═════ DATA

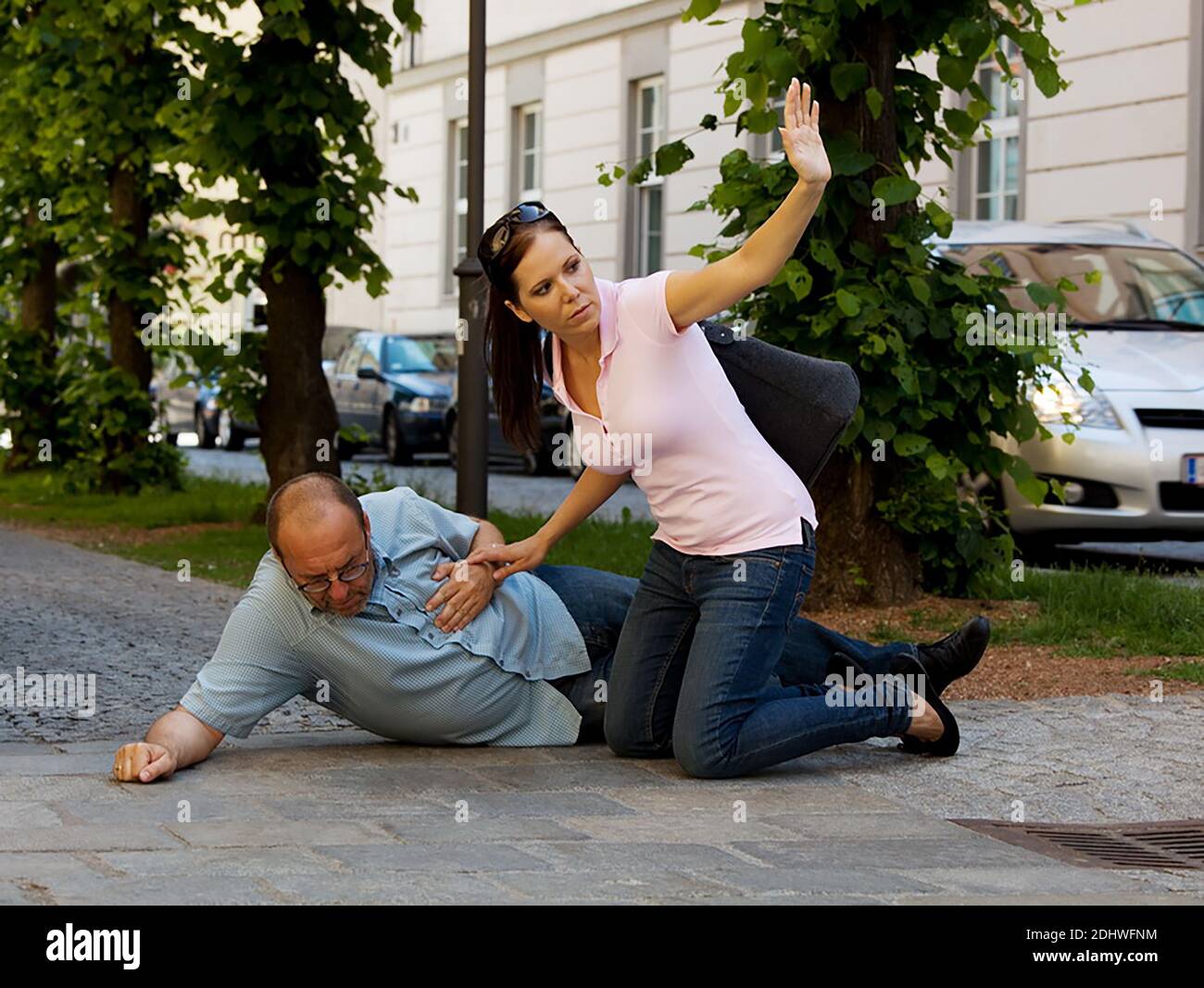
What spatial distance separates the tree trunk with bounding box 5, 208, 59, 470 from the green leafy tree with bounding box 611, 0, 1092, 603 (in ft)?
36.2

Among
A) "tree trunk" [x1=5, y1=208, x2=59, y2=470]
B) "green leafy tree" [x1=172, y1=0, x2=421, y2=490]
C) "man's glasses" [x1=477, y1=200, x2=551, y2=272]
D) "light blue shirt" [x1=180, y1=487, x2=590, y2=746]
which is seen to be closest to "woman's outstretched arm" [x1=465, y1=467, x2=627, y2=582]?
"light blue shirt" [x1=180, y1=487, x2=590, y2=746]

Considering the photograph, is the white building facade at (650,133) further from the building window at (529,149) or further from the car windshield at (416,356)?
the car windshield at (416,356)

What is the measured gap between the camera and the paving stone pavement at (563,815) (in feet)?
14.1

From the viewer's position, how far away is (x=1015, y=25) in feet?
29.3

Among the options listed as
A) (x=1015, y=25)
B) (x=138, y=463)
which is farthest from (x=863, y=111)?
(x=138, y=463)

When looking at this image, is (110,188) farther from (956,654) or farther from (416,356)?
(956,654)

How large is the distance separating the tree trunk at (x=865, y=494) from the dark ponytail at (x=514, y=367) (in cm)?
344

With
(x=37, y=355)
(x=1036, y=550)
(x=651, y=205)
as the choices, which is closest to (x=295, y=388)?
(x=1036, y=550)

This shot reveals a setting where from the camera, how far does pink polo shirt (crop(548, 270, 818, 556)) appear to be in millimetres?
5371

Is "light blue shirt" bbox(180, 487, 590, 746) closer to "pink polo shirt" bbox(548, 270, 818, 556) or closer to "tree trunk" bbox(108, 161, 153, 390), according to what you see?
"pink polo shirt" bbox(548, 270, 818, 556)

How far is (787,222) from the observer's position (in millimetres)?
4895

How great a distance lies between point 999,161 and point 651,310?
53.2 ft

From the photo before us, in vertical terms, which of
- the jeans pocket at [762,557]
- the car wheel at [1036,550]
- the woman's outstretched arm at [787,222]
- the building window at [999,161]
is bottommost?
the car wheel at [1036,550]

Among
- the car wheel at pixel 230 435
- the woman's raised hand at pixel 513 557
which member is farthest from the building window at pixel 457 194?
the woman's raised hand at pixel 513 557
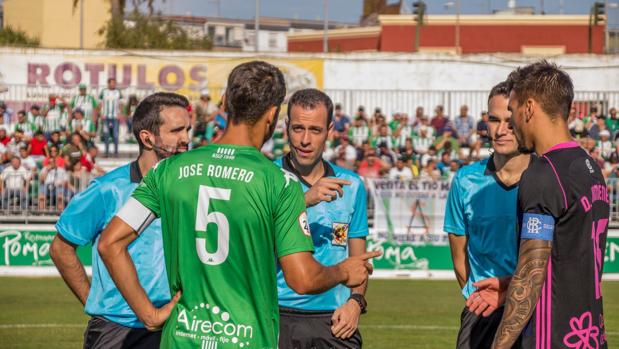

══════════

# [WRITTEN INSTRUCTION]
Please put the lines above into a numbered list, leaving out blank lines and the pictures.

# [FINISHED TASK]
1. What spatial distance separates the tree trunk with bounding box 5, 208, 59, 470 from the green leafy tree with bounding box 611, 0, 1092, 603 (in ft)?
2. 36.2
3. Among
4. A) "tree trunk" [x1=5, y1=208, x2=59, y2=470]
5. B) "green leafy tree" [x1=172, y1=0, x2=421, y2=490]
6. C) "man's glasses" [x1=477, y1=200, x2=551, y2=272]
7. D) "light blue shirt" [x1=180, y1=487, x2=590, y2=746]
8. which is seen to be closest to "woman's outstretched arm" [x1=465, y1=467, x2=627, y2=582]?
9. "light blue shirt" [x1=180, y1=487, x2=590, y2=746]
10. Considering the photograph, is the white building facade at (650,133) further from the building window at (529,149) or further from the car windshield at (416,356)?
11. the car windshield at (416,356)
12. What is the measured gap between the camera and the paving stone pavement at (563,815) (in feet)?
13. 14.1
14. From the viewer's position, how far away is (x=1015, y=25) in feet?
15. 29.3
16. Among the options listed as
17. A) (x=1015, y=25)
18. B) (x=138, y=463)
19. which is farthest from (x=863, y=111)?
20. (x=138, y=463)
21. When looking at this image, is (110,188) farther from (956,654) or farther from (416,356)?
22. (956,654)
23. How large is the distance separating the tree trunk at (x=865, y=494) from the dark ponytail at (x=514, y=367) (in cm)?
24. 344
25. With
26. (x=37, y=355)
27. (x=1036, y=550)
28. (x=651, y=205)
29. as the choices, which is closest to (x=295, y=388)?
30. (x=1036, y=550)
31. This shot reveals a setting where from the camera, how far does pink polo shirt (crop(548, 270, 818, 556)) appear to be in millimetres?
32. 5371
33. Is "light blue shirt" bbox(180, 487, 590, 746) closer to "pink polo shirt" bbox(548, 270, 818, 556) or closer to "tree trunk" bbox(108, 161, 153, 390), according to what you see?
34. "pink polo shirt" bbox(548, 270, 818, 556)
35. How far is (787,222) from the observer's position (in millimetres)?
36. 4895
37. How great a distance lies between point 999,161 and point 651,310?
38. 53.2 ft
39. From the photo before us, in vertical terms, which of
40. - the jeans pocket at [762,557]
41. - the car wheel at [1036,550]
42. - the woman's outstretched arm at [787,222]
43. - the building window at [999,161]
44. is bottommost?
45. the car wheel at [1036,550]
46. Among
47. - the car wheel at pixel 230 435
48. - the woman's raised hand at pixel 513 557
49. which member is farthest from the building window at pixel 457 194?
50. the woman's raised hand at pixel 513 557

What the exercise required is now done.